TASK STATEMENT
Repeat all the records exactly, omitting pictures.
[Start of section]
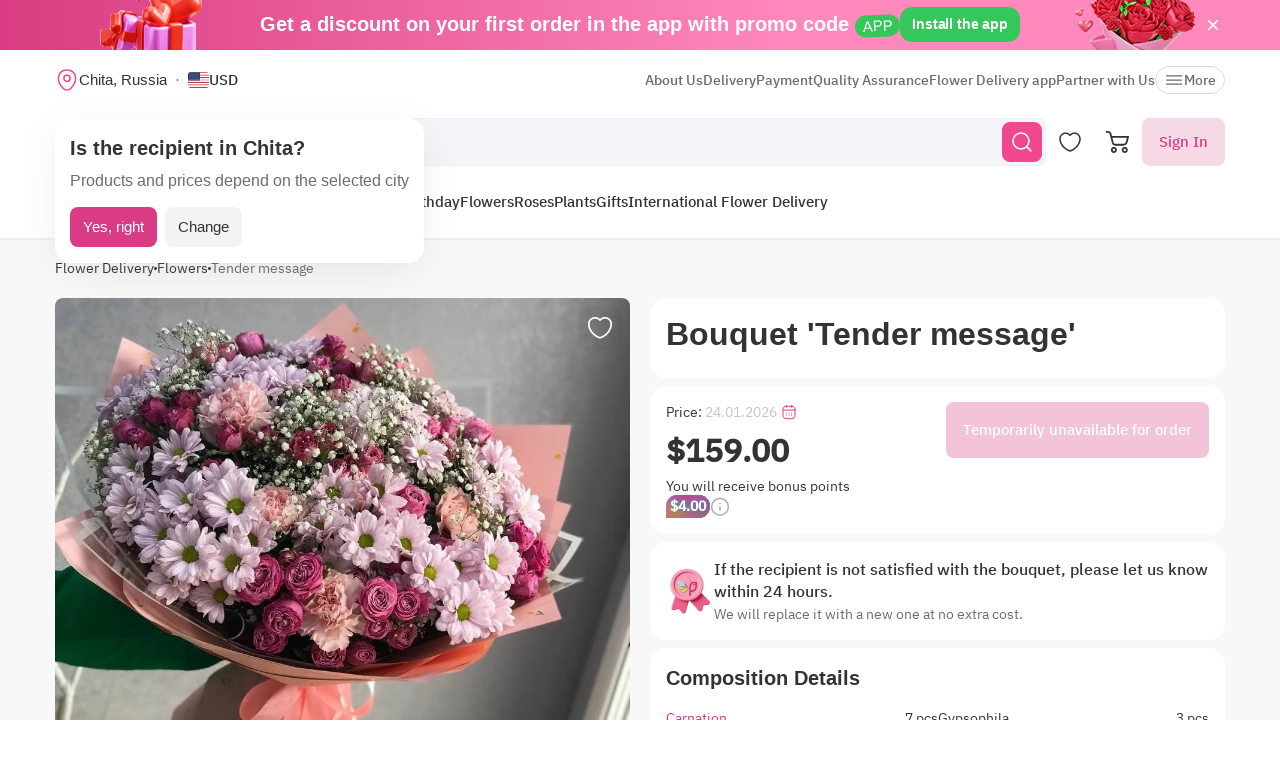

--- FILE ---
content_type: application/javascript; charset=utf-8
request_url: https://myglobalflowers.com/build/assets/vue-the-mask-DO4jh0cE.js
body_size: 1181
content:
import{r as N}from"./index-C1TIW3q3.js";var d={exports:{}},Z=d.exports,S;function _(){return S||(S=1,function(M,C){(function(w,v){M.exports=v(N())})(typeof self<"u"?self:Z,w=>(()=>{var v={262:(e,t)=>{t.A=(r,s)=>{const n=r.__vccOpts||r;for(const[o,a]of s)n[o]=a;return n}},274:e=>{e.exports=w}},V={};function i(e){var t=V[e];if(t!==void 0)return t.exports;var r=V[e]={exports:{}};return v[e](r,r.exports,i),r.exports}i.d=(e,t)=>{for(var r in t)i.o(t,r)&&!i.o(e,r)&&Object.defineProperty(e,r,{enumerable:!0,get:t[r]})},i.o=(e,t)=>Object.prototype.hasOwnProperty.call(e,t),i.r=e=>{typeof Symbol<"u"&&Symbol.toStringTag&&Object.defineProperty(e,Symbol.toStringTag,{value:"Module"}),Object.defineProperty(e,"__esModule",{value:!0})},i.p="";var f={};if(i.r(f),i.d(f,{TheMask:()=>y,default:()=>L,mask:()=>k,tokens:()=>h}),typeof window<"u"){var x=window.document.currentScript,T=x&&x.src.match(/(.+\/)[^/]+\.js(\?.*)?$/);T&&(i.p=T[1])}const h={"#":{pattern:/\d/},X:{pattern:/[0-9a-zA-Z]/},S:{pattern:/[a-zA-Z]/},A:{pattern:/[a-zA-Z]/,transform:e=>e.toLocaleUpperCase()},a:{pattern:/[a-zA-Z]/,transform:e=>e.toLocaleLowerCase()},"!":{escape:!0}};function A(e,t,r=!0,s){e=e||"",t=t||"";for(var n=0,o=0,a="";n<t.length&&o<e.length;){var u=t[n],l=s[u],c=e[o];l&&!l.escape?(l.pattern.test(c)&&(a+=l.transform?l.transform(c):c,n++),o++):(l&&l.escape&&(n++,u=t[n]),r&&(a+=u),c===u&&o++,n++)}for(var g="";n<t.length&&r;){if(u=t[n],s[u]){g="";break}g+=u,n++}return a+g}function O(e,t,r){return t=t.sort((s,n)=>s.length-n.length),function(s,n,o=!0){for(var a=0;a<t.length;){var u=t[a];a++;var l=t[a];if(!(l&&e(s,l,!0,r).length>u.length))return e(s,u,o,r)}return""}}function m(e,t,r=!0,s){return Array.isArray(t)?O(A,t,s)(e,t,r,s):A(e,t,r,s)}function b(e){var t=document.createEvent("Event");return t.initEvent(e,!0,!0),t}function k(e,t){var r=t.value;if((Array.isArray(r)||typeof r=="string")&&(r={mask:r,tokens:h}),e.tagName.toLocaleUpperCase()!=="INPUT"){var s=e.getElementsByTagName("input");if(s.length!==1)throw new Error("v-mask directive requires 1 input, found "+s.length);e=s[0]}e.oninput=function(o){if(o.isTrusted){var a=e.selectionEnd,u=e.value[a-1];for(e.value=m(e.value,r.mask,!0,r.tokens);a<e.value.length&&e.value.charAt(a-1)!==u;)a++;e===document.activeElement&&(e.setSelectionRange(a,a),setTimeout(function(){e.setSelectionRange(a,a)},0)),e.dispatchEvent(b("input"))}};var n=m(e.value,r.mask,!0,r.tokens);n!==e.value&&(e.value=n,e.dispatchEvent(b("input")))}var p=i(274);const j=["value"];function q(e,t,r,s,n,o){const a=(0,p.resolveDirective)("mask");return(0,p.withDirectives)(((0,p.openBlock)(),(0,p.createElementBlock)("input",{type:"text",value:n.display,onInput:t[0]||(t[0]=(...u)=>o.onInput&&o.onInput(...u))},null,40,j)),[[a,o.config]])}const I={name:"TheMask",emits:["update:modelValue"],props:{modelValue:[String,Number],mask:{type:[String,Array],required:!0},masked:{type:Boolean,default:!1},tokens:{type:Object,default:()=>h}},directives:{mask:k},data(){return{lastValue:null,display:this.modelValue}},watch:{modelValue(e){e!==this.lastValue&&(this.display=e)},masked(){this.refresh(this.display)}},computed:{config(){return{mask:this.mask,tokens:this.tokens,masked:this.masked}}},methods:{onInput(e){e.isTrusted||this.refresh(e.target.value)},refresh(e){this.display=e,e=m(e,this.mask,this.masked,this.tokens),e!==this.lastValue&&(this.lastValue=e,this.$emit("update:modelValue",e))}}};var P=i(262);const z=(0,P.A)(I,[["render",q]]),y=z,E=e=>{e.component(y.name,y),e.directive("mask",k)},B=E;typeof window<"u"&&window.Vue&&window.Vue.use(E);const L=B;return f})())}(d)),d.exports}var U=_();export{U as v};


--- FILE ---
content_type: application/javascript; charset=utf-8
request_url: https://myglobalflowers.com/build/assets/catalog-check-in-cart-BDnw-7uy.js
body_size: -233
content:
import{g as r}from"./index-BgB0Db--.js";function o(){r().then(n=>{n=n.filter(e=>!e.customization&&!e.is_additional),forEachDOMCollection(".js_product-card",e=>{if(!n.find(c=>c.product_id===parseInt(e.dataset.id)))return;const t=e.querySelector(".js_product-card__btn-buy");t&&(t.classList.remove("fm-btn_outline-primary"),t.classList.add("fm-btn_success"),t.textContent=t.dataset.textInCart,t.onclick=function(c){c.preventDefault(),location.assign(document.getElementById("js_head-cart").href)})})}).catch(handling_error)}export{o as c};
[End of section]
ANSWER TO THIS EXERCISE
--- FILE ---
content_type: application/javascript; charset=utf-8
request_url: https://myglobalflowers.com/build/assets/vue-the-mask-DO4jh0cE.js
body_size: 1181
content:
import{r as N}from"./index-C1TIW3q3.js";var d={exports:{}},Z=d.exports,S;function _(){return S||(S=1,function(M,C){(function(w,v){M.exports=v(N())})(typeof self<"u"?self:Z,w=>(()=>{var v={262:(e,t)=>{t.A=(r,s)=>{const n=r.__vccOpts||r;for(const[o,a]of s)n[o]=a;return n}},274:e=>{e.exports=w}},V={};function i(e){var t=V[e];if(t!==void 0)return t.exports;var r=V[e]={exports:{}};return v[e](r,r.exports,i),r.exports}i.d=(e,t)=>{for(var r in t)i.o(t,r)&&!i.o(e,r)&&Object.defineProperty(e,r,{enumerable:!0,get:t[r]})},i.o=(e,t)=>Object.prototype.hasOwnProperty.call(e,t),i.r=e=>{typeof Symbol<"u"&&Symbol.toStringTag&&Object.defineProperty(e,Symbol.toStringTag,{value:"Module"}),Object.defineProperty(e,"__esModule",{value:!0})},i.p="";var f={};if(i.r(f),i.d(f,{TheMask:()=>y,default:()=>L,mask:()=>k,tokens:()=>h}),typeof window<"u"){var x=window.document.currentScript,T=x&&x.src.match(/(.+\/)[^/]+\.js(\?.*)?$/);T&&(i.p=T[1])}const h={"#":{pattern:/\d/},X:{pattern:/[0-9a-zA-Z]/},S:{pattern:/[a-zA-Z]/},A:{pattern:/[a-zA-Z]/,transform:e=>e.toLocaleUpperCase()},a:{pattern:/[a-zA-Z]/,transform:e=>e.toLocaleLowerCase()},"!":{escape:!0}};function A(e,t,r=!0,s){e=e||"",t=t||"";for(var n=0,o=0,a="";n<t.length&&o<e.length;){var u=t[n],l=s[u],c=e[o];l&&!l.escape?(l.pattern.test(c)&&(a+=l.transform?l.transform(c):c,n++),o++):(l&&l.escape&&(n++,u=t[n]),r&&(a+=u),c===u&&o++,n++)}for(var g="";n<t.length&&r;){if(u=t[n],s[u]){g="";break}g+=u,n++}return a+g}function O(e,t,r){return t=t.sort((s,n)=>s.length-n.length),function(s,n,o=!0){for(var a=0;a<t.length;){var u=t[a];a++;var l=t[a];if(!(l&&e(s,l,!0,r).length>u.length))return e(s,u,o,r)}return""}}function m(e,t,r=!0,s){return Array.isArray(t)?O(A,t,s)(e,t,r,s):A(e,t,r,s)}function b(e){var t=document.createEvent("Event");return t.initEvent(e,!0,!0),t}function k(e,t){var r=t.value;if((Array.isArray(r)||typeof r=="string")&&(r={mask:r,tokens:h}),e.tagName.toLocaleUpperCase()!=="INPUT"){var s=e.getElementsByTagName("input");if(s.length!==1)throw new Error("v-mask directive requires 1 input, found "+s.length);e=s[0]}e.oninput=function(o){if(o.isTrusted){var a=e.selectionEnd,u=e.value[a-1];for(e.value=m(e.value,r.mask,!0,r.tokens);a<e.value.length&&e.value.charAt(a-1)!==u;)a++;e===document.activeElement&&(e.setSelectionRange(a,a),setTimeout(function(){e.setSelectionRange(a,a)},0)),e.dispatchEvent(b("input"))}};var n=m(e.value,r.mask,!0,r.tokens);n!==e.value&&(e.value=n,e.dispatchEvent(b("input")))}var p=i(274);const j=["value"];function q(e,t,r,s,n,o){const a=(0,p.resolveDirective)("mask");return(0,p.withDirectives)(((0,p.openBlock)(),(0,p.createElementBlock)("input",{type:"text",value:n.display,onInput:t[0]||(t[0]=(...u)=>o.onInput&&o.onInput(...u))},null,40,j)),[[a,o.config]])}const I={name:"TheMask",emits:["update:modelValue"],props:{modelValue:[String,Number],mask:{type:[String,Array],required:!0},masked:{type:Boolean,default:!1},tokens:{type:Object,default:()=>h}},directives:{mask:k},data(){return{lastValue:null,display:this.modelValue}},watch:{modelValue(e){e!==this.lastValue&&(this.display=e)},masked(){this.refresh(this.display)}},computed:{config(){return{mask:this.mask,tokens:this.tokens,masked:this.masked}}},methods:{onInput(e){e.isTrusted||this.refresh(e.target.value)},refresh(e){this.display=e,e=m(e,this.mask,this.masked,this.tokens),e!==this.lastValue&&(this.lastValue=e,this.$emit("update:modelValue",e))}}};var P=i(262);const z=(0,P.A)(I,[["render",q]]),y=z,E=e=>{e.component(y.name,y),e.directive("mask",k)},B=E;typeof window<"u"&&window.Vue&&window.Vue.use(E);const L=B;return f})())}(d)),d.exports}var U=_();export{U as v};


--- FILE ---
content_type: application/javascript; charset=utf-8
request_url: https://myglobalflowers.com/build/assets/catalog-check-in-cart-BDnw-7uy.js
body_size: -233
content:
import{g as r}from"./index-BgB0Db--.js";function o(){r().then(n=>{n=n.filter(e=>!e.customization&&!e.is_additional),forEachDOMCollection(".js_product-card",e=>{if(!n.find(c=>c.product_id===parseInt(e.dataset.id)))return;const t=e.querySelector(".js_product-card__btn-buy");t&&(t.classList.remove("fm-btn_outline-primary"),t.classList.add("fm-btn_success"),t.textContent=t.dataset.textInCart,t.onclick=function(c){c.preventDefault(),location.assign(document.getElementById("js_head-cart").href)})})}).catch(handling_error)}export{o as c};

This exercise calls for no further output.